Değerli Dostum ve Meslektaşım Prof. Dr. İsmail Üstel’in “Sümüklü Böcek Olmak İstiyorum” isimli makalesini okurken; aslında, görüntüsü itibariyle çok sevimli görünmese de “iz” bırakan bu hayvan, geçmişe sürükledi beni.
Çocukluğumun “Delikli Harım”ında ya da “Hacı Osman’nın Kavaklığı”nda Taşpazarlı çocuklarla sepet sepet “fişgene” toplayıp okul harçlığımızı çıkardığımız günleri anımsadım.

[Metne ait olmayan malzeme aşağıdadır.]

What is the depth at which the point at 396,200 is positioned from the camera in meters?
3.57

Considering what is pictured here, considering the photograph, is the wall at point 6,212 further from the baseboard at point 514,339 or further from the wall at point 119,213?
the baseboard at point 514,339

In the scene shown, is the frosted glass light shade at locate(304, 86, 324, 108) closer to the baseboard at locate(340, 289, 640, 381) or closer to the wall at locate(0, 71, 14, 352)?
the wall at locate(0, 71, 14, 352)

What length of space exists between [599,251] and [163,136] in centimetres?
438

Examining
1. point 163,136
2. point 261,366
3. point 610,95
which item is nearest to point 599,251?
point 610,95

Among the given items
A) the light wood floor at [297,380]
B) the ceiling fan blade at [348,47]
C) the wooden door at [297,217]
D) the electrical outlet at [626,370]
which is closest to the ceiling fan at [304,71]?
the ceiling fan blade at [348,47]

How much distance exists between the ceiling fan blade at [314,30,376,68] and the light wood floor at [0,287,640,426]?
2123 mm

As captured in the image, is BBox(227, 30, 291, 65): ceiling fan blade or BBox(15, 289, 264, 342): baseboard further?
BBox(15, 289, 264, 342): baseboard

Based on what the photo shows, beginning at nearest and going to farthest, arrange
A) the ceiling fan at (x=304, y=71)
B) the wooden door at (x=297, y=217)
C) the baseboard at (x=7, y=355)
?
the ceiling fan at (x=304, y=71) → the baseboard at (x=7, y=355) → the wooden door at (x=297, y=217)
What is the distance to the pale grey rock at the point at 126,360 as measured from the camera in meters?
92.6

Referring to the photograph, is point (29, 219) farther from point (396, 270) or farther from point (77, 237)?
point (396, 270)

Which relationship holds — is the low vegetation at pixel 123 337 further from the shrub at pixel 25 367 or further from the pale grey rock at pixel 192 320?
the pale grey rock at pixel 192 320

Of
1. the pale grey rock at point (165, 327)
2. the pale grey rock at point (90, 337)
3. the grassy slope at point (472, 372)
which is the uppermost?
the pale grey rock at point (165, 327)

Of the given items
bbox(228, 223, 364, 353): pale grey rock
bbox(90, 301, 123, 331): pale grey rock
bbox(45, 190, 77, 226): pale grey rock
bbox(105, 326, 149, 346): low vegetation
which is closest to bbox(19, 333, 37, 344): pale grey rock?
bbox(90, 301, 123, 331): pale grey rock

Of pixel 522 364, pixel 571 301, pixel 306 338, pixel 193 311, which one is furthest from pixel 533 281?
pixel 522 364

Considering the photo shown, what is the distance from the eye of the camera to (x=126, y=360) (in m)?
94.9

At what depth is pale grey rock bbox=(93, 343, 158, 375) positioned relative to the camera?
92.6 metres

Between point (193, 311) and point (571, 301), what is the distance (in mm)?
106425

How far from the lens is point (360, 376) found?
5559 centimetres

“Nereden çıktı şimdi durup dururken, böyle soru sormak?” diyorsanız, sizinle bir gezinti yapalım bu böceğin yaşam dünyasına…
Prof. Dr. İsmail Üstel’in anlatımlarıyla bir ders var alınacak sümüklü böcekten:
Bildiğiniz gibi, yöresel dilimizle “fişgene” dediğimiz salyangoz yol alırken ardında “karakteristik bir iz” bırakıyor.
Doğru, bu iz insana hiç de sevimli olmayan bir şeyler çağrıştırıyor.
Bununla birlikte; yol alırken ardında iz bırakmayan insanları, kurumları ve toplumları düşününce, bu böcek gözümde değer kazanıyor diyor, Sevgili Üstel Hoca.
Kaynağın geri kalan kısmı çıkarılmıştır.